Ginger Ly’s and Molly Park’s graphic novel debut is a mystery story with a sinister ghost that wreaks havoc on small children by feeding on their shadows, effectively turning them into zombie-like shells of their former selves.

The story takes place in a random town in rural Korea called Outskirtsville where the discovery of a mysterious jar on the construction site of Outskirts Elementary is excavated and found to be in pristine condition even after 100 years had passed. Suee Lee, a cynical girl who has been under the care of a negligent father since her parents got divorced when she was five, moves to Outskirtsville with only one semester left to finish elementary school.

After living in high-rolling Bustle Street, Big City, Suee is unimpressed with her school and her surroundings and is perceptive enough to understand that her father was probably demoted. With her black dress, pointy black hair and aloof facial expression, she prides herself in being different from the rest of the student body and avoids befriending anyone. “This school is just not on my level,” she says. “I can’t make friends with lame people.” Due to her lack of parental oversight in her upbringing, she is independent, but selfish, and cares mostly about her own well-being and survival. Although there is rampant bullying on school grounds, Suee doesn’t care about anyone enough to step in and stop the abuse.

During her first day at Outskirts Elementary, Suee is lured into the school’s exhibit room by a mysterious voice. When she goes in to investigate, she suddenly becomes unconscious and does not remember the incident, only to find herself at home the next day with an unwelcome visitor in the form of her shadow. Suee eventually comes to realize that whenever she becomes annoyed, an enigmatic entity is summoned and embodies her shadow.

The presence of her anthropomorphic shadow makes Suee self-conscious and nervous about attracting unwanted attention from her peers, especially that of Yejin Kang, a mean and obnoxious girl from her class who rides on the coattails of her parents’ affluence. Suee does not want to be labeled a loser, let alone be grouped in with a sub-class of losers called Zeroes that walk around mumbling with vacant expressions and hollow eyes.

As the number of Zeroes increase, the vice principal hurriedly prepares a separate classroom for them and a few students who failed a development exam the year before.
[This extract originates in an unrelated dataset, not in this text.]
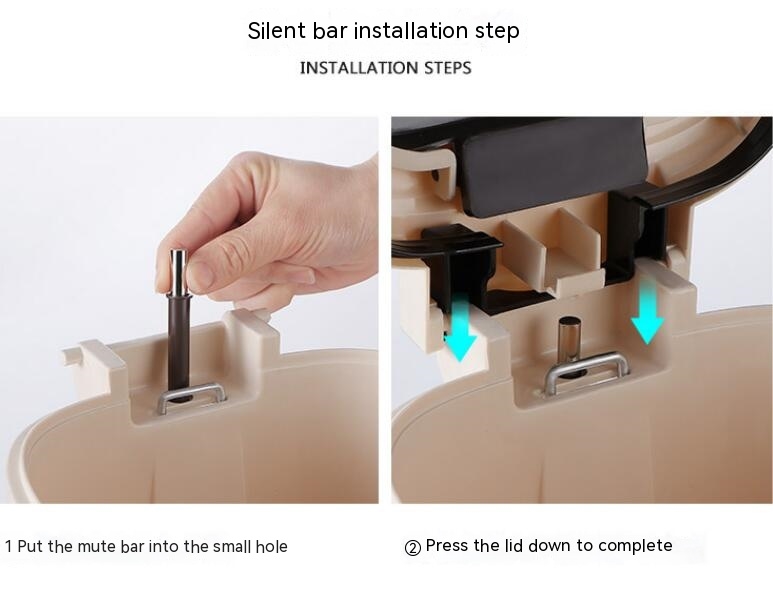 Silent bar installation step

INSTALLATION STEPS

1 Put the mute bar into the small hole

② Press the lid down to complete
Suee becomes suspicious about the possible involvement of her shadow in the creation of Zeroes and starts to investigate, joining forces with Haeun, a shy and timid girl in her class, and Hyunwoo, a confident and popular student at the top of his class, to investigate. As she learns more about the mysterious circumstances surrounding the Zeroes, she becomes more confirmed in her suspicions and tries to solve the problem on her own, which only makes it worse. Suee realizes too late that three heads are better than one when it comes to solving a problem, and when Haeun becomes a Zero, Suee will make the ultimate sacrifice to bring her back to normal.

A creepy, supernatural mystery that tingles with suspense and intrigue. Great for readers who enjoy quirky plots and characters. This story emphasizes the importance of friendships, especially when one’s own family is unreliable or unavailable, and teamwork. It also shows that it is never wise to ignore problems and pretend they don’t exist because they will fester and get worse and find a way to haunt you. The book has an open ending, and it is possible Ly and Park will continue this mystery as a series or saga, so expect more to come from this duo.